The allegations first came to light in an interview Mr. Okah granted Arabic satellite television, Al Jazeera in October 2010 weeks after the blast. In the interview, he blamed the attacks on Mr. Jonathan’s aides and claimed he was arrested for refusing to influence MEND, to retract its claim of responsibility.
Since then, Mr. Okah has been denied bail at least twice, with one at the South Gauteng High court, Johannesburg where he is filing a new application for bail based on “new facts.”
Ahead of the start of trial October, Mr. Okah confirmed he has been availed with the details of evidences planned to be used against him.
The statements and exhibits, contained in a police docket obtained by the investigating officer, bear allegations the Nigerian government- now through its South African counterpart- put forward against the alleged former militant leader.
The previously known details contain claims of alleged phone communication between Mr. Okah and the those who carried out the attacks, allegedly on his orders, computer records, photographs purporting to show incriminating images and other materials.
His new appeal for bail is based on those evidences which he describes as being “extremely weak”. Mr. Okah said none of the exhibits had been substantiated to be linking him to the crime, and concluded that based on those claims, “It was unlikely that the state will be successful in a criminal prosecution against me.”
Despite Mr. Okah’s repeated denials of links to MEND and its attacks, his narration paints a picture of a former powerful figure whose influence over ex-militants, was courted by politicians, in the same breath regarded as a threat.
He spoke with Mr. Jonathan several times on phone, a telltale aspect of a long-standing relationship he said started in 1999 while the president was the deputy governor in Bayelsa state.
While the nation faced a leadership crisis during the sickness of late President Umar Yar’adua in 2009, Mr. Okah emerged a prominent figure in the aftermath of a successful amnesty programme for the Niger Delta militant, initiated by Mr. Yar’adua.
Politicians knew he could influence the ex-fighters and even what continued to go on in the oil rich creeks. It was a role President Jonathan needed, Mr. Okah’s statement pointed out, as did prospective opponents for the 2011 election like former military ruler, Mr. Babangida, and even current petroleum minister, Diezani Alison-Madueke.
Mr. Jonathan repeatedly sent his aides, including Godsday Orubebe (Niger Delta minister), Oronto Douglas, and others to him in South Africa, to seek his support, he said.

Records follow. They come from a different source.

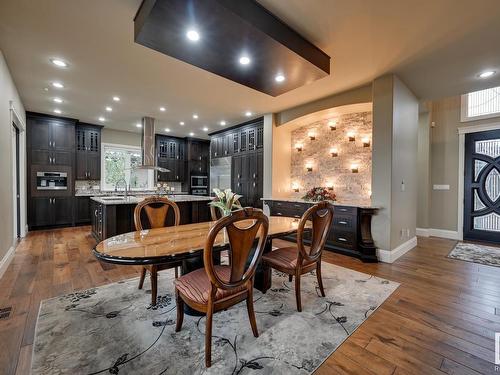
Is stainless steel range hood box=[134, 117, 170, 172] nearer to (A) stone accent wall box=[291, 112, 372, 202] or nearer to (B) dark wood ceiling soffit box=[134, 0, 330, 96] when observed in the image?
(A) stone accent wall box=[291, 112, 372, 202]

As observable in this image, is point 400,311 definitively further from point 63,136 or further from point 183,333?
point 63,136

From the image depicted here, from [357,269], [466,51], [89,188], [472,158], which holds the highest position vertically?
[466,51]

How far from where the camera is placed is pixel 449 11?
2.19 m

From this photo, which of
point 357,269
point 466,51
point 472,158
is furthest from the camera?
point 472,158

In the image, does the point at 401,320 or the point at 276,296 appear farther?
the point at 276,296

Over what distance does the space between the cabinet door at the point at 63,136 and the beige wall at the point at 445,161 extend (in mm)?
9263

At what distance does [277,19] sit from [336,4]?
55cm

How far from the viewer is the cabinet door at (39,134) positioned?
18.9 ft

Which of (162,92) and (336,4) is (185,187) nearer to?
(162,92)

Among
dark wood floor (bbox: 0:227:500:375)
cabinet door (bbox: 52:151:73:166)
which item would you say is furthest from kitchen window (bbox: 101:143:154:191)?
dark wood floor (bbox: 0:227:500:375)

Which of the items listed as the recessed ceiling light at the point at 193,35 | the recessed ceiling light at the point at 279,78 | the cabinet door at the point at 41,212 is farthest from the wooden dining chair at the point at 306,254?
the cabinet door at the point at 41,212

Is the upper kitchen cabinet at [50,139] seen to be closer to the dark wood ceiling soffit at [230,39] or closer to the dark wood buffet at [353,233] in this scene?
the dark wood ceiling soffit at [230,39]

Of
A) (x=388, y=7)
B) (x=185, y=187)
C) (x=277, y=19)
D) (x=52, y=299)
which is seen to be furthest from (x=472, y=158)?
(x=185, y=187)

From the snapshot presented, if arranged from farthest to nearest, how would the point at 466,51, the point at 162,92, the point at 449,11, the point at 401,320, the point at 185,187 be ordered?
the point at 185,187 → the point at 162,92 → the point at 466,51 → the point at 449,11 → the point at 401,320
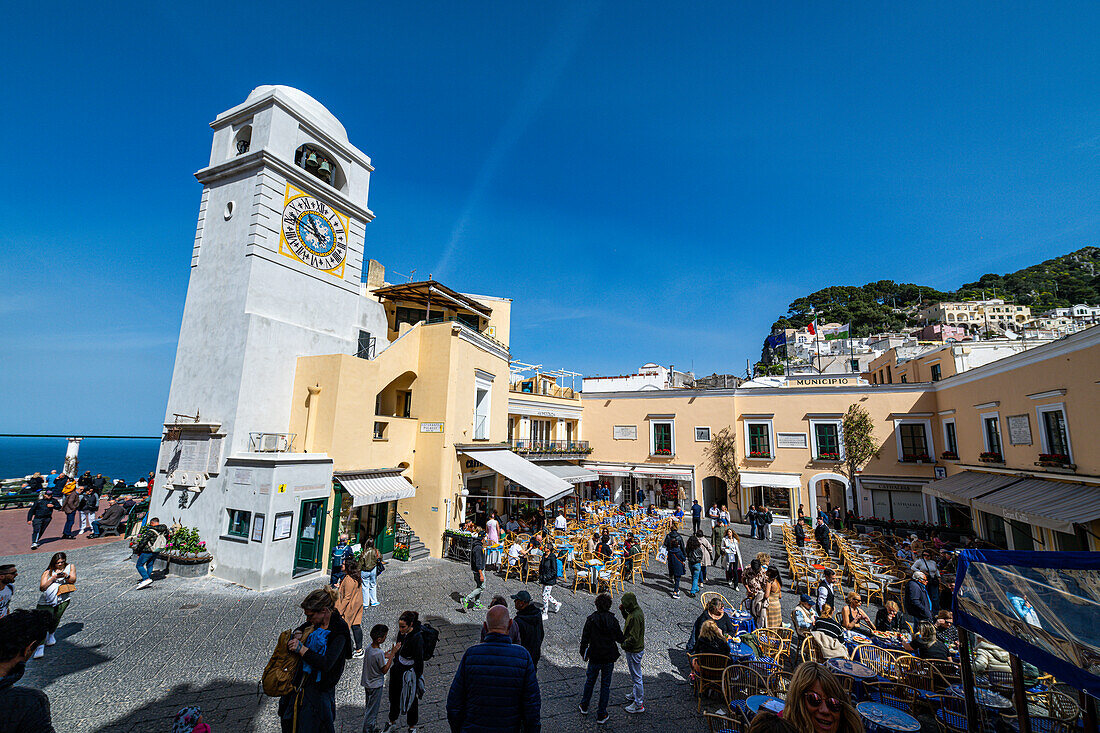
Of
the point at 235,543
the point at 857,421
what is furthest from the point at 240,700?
the point at 857,421

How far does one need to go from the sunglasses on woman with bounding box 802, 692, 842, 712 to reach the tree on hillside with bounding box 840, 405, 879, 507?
21248 millimetres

His indifference, amid reports he was rooting for Mr. Babangida, as well as his refusal to rein MEND in on the statement, informed his arrest, Mr. Okah said.
He claim he was close to Jonathan so much so, Mrs. Alison-Madueke, then a minister of Mines and Steel, needed his support for President Jonathan to pick her ahead of Odein Ajumogobia, for the petroleum slot.
“The last call I received from Ms Madueke was at 6:41:35 on 4 April 2010 during which she thanked me for my contribution in influencing her appointment as Minister of Petroleum,” he said.
He said he was in touch with the president’s close aides when the October 1, 2010 bomb came off, and had no inkling his arrest was being planned.